[ENTRIES SUPPLIED — start]

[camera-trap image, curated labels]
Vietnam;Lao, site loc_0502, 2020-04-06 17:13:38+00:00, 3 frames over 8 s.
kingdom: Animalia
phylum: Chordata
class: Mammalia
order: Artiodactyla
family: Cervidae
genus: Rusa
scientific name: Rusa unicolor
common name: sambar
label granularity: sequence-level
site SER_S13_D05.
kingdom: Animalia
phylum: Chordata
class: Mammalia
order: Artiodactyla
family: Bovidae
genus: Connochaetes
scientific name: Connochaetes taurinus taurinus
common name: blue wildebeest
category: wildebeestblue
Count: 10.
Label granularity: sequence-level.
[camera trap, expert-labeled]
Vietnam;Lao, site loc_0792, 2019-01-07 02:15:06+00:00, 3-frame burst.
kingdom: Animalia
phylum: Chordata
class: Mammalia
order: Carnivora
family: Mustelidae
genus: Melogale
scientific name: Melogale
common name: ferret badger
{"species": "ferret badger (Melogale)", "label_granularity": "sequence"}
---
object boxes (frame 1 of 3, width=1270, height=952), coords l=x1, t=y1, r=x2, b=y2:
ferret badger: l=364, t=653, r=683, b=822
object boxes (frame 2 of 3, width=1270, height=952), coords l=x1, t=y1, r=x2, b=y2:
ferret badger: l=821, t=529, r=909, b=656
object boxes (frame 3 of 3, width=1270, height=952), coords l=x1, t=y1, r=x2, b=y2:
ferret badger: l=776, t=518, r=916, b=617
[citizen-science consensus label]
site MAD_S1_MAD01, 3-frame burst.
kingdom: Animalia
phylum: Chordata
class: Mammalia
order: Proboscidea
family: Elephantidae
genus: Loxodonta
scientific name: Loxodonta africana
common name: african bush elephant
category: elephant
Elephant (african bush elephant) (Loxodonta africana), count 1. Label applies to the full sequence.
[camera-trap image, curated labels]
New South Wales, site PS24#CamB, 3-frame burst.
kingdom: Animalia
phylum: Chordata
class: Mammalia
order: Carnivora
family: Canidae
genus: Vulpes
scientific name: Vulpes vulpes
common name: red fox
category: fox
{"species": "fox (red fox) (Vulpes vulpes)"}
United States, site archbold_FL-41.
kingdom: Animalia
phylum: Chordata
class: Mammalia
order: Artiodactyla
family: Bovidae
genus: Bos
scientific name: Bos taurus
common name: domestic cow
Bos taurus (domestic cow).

[ENTRIES SUPPLIED — finish]

AIM OF THE EXERCISE => All the lines above are to be copied exactly, with none left out.

SOLUTION =>
[camera-trap image, curated labels]
Vietnam;Lao, site loc_0502, 2020-04-06 17:13:38+00:00, 3 frames over 8 s.
kingdom: Animalia
phylum: Chordata
class: Mammalia
order: Artiodactyla
family: Cervidae
genus: Rusa
scientific name: Rusa unicolor
common name: sambar
label granularity: sequence-level
site SER_S13_D05.
kingdom: Animalia
phylum: Chordata
class: Mammalia
order: Artiodactyla
family: Bovidae
genus: Connochaetes
scientific name: Connochaetes taurinus taurinus
common name: blue wildebeest
category: wildebeestblue
Count: 10.
Label granularity: sequence-level.
[camera trap, expert-labeled]
Vietnam;Lao, site loc_0792, 2019-01-07 02:15:06+00:00, 3-frame burst.
kingdom: Animalia
phylum: Chordata
class: Mammalia
order: Carnivora
family: Mustelidae
genus: Melogale
scientific name: Melogale
common name: ferret badger
{"species": "ferret badger (Melogale)", "label_granularity": "sequence"}
---
object boxes (frame 1 of 3, width=1270, height=952), coords l=x1, t=y1, r=x2, b=y2:
ferret badger: l=364, t=653, r=683, b=822
object boxes (frame 2 of 3, width=1270, height=952), coords l=x1, t=y1, r=x2, b=y2:
ferret badger: l=821, t=529, r=909, b=656
object boxes (frame 3 of 3, width=1270, height=952), coords l=x1, t=y1, r=x2, b=y2:
ferret badger: l=776, t=518, r=916, b=617
[citizen-science consensus label]
site MAD_S1_MAD01, 3-frame burst.
kingdom: Animalia
phylum: Chordata
class: Mammalia
order: Proboscidea
family: Elephantidae
genus: Loxodonta
scientific name: Loxodonta africana
common name: african bush elephant
category: elephant
Elephant (african bush elephant) (Loxodonta africana), count 1. Label applies to the full sequence.
[camera-trap image, curated labels]
New South Wales, site PS24#CamB, 3-frame burst.
kingdom: Animalia
phylum: Chordata
class: Mammalia
order: Carnivora
family: Canidae
genus: Vulpes
scientific name: Vulpes vulpes
common name: red fox
category: fox
{"species": "fox (red fox) (Vulpes vulpes)"}
United States, site archbold_FL-41.
kingdom: Animalia
phylum: Chordata
class: Mammalia
order: Artiodactyla
family: Bovidae
genus: Bos
scientific name: Bos taurus
common name: domestic cow
Bos taurus (domestic cow).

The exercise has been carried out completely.